Steve Green tries to answer.
What amazes me about the whole thing is that these two super-smart fellas largely missed the point. They are comparing tagging to keyword-based document retrieval :
Steve Green:
"Here's an interesting fact upon which I'll base the rest of my argument: people are horribly inconsistent when assigning keywords to documents. If you give two people the same document and ask them to assign a set of keywords to describe it, then the sets of keywords that they assign will agree only about 20% of the time. This was one of the problems that lead to the development of full text indexing systems. If we couldn't choose a few keywords from a document, we would use every word in the document as a keyword! "

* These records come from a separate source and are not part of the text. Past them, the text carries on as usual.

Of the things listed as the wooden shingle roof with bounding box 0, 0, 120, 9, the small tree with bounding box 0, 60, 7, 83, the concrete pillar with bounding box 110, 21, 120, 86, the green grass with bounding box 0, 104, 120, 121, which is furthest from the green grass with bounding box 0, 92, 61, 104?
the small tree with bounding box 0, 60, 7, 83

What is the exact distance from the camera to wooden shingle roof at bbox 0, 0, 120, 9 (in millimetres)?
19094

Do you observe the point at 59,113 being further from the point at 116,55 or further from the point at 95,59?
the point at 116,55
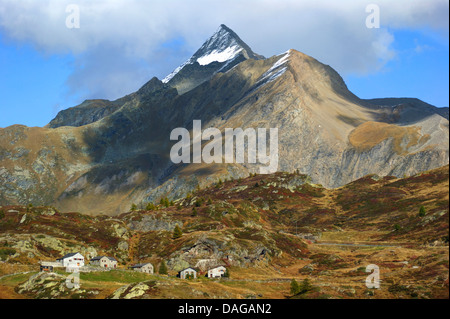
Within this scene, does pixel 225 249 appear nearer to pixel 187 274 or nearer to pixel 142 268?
pixel 187 274

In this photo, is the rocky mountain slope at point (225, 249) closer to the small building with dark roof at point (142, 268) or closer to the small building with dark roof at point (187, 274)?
the small building with dark roof at point (142, 268)

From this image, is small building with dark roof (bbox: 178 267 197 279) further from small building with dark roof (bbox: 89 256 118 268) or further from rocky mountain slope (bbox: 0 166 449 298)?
small building with dark roof (bbox: 89 256 118 268)

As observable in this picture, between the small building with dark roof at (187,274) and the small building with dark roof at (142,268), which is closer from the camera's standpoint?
the small building with dark roof at (187,274)

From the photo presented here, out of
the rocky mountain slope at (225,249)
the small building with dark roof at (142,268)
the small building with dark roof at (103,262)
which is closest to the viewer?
the rocky mountain slope at (225,249)

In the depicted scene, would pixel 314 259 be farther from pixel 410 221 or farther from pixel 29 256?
pixel 29 256

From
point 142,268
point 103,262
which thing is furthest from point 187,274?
point 103,262

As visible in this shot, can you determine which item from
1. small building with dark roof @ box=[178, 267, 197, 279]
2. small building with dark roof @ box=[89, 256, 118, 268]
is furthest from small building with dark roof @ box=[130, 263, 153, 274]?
small building with dark roof @ box=[89, 256, 118, 268]

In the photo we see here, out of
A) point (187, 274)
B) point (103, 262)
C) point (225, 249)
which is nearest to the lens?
point (187, 274)

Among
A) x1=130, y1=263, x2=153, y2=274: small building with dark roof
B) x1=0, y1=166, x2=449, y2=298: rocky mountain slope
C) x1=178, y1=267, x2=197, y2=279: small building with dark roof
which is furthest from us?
x1=130, y1=263, x2=153, y2=274: small building with dark roof

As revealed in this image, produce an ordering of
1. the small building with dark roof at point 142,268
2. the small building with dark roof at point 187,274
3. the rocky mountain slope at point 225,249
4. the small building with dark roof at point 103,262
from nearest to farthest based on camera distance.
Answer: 1. the rocky mountain slope at point 225,249
2. the small building with dark roof at point 187,274
3. the small building with dark roof at point 142,268
4. the small building with dark roof at point 103,262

This evaluation is wrong in a major way and in a minor way.
First, the recent tagging explosion is not keyword assignment for document retrieval, but a social phenomena. Clay Shirky explains a lot of this here. Link popularity, people in your tag hood, interesting people's link streams are a very large reason del.icio.us is so cool. This is the major point.
The minor point is that even as a retrieval technology tagging has some important differences with keyword and hyperlink assignment.
First - the power of numbers. Yeah, when two people assign keywords to a documen there is only a 20% overlap. What about when
100 or 1000 people do it? It makes it pretty likely that your search term or any other Joe Shmoe's term is a tag for this url, if it's relevenat.
Second, as tagging in del.icio.us is used "mainly" for personal bookmark storage, the retrieval performance question changes scope. True, you have 20% chance of overlapping with another person, but overlapping with yourself (at some later date) is much more likely. After all, the tags came from your brain in the first place!
Which makes me wonder if these guys have ever used del.icio.us?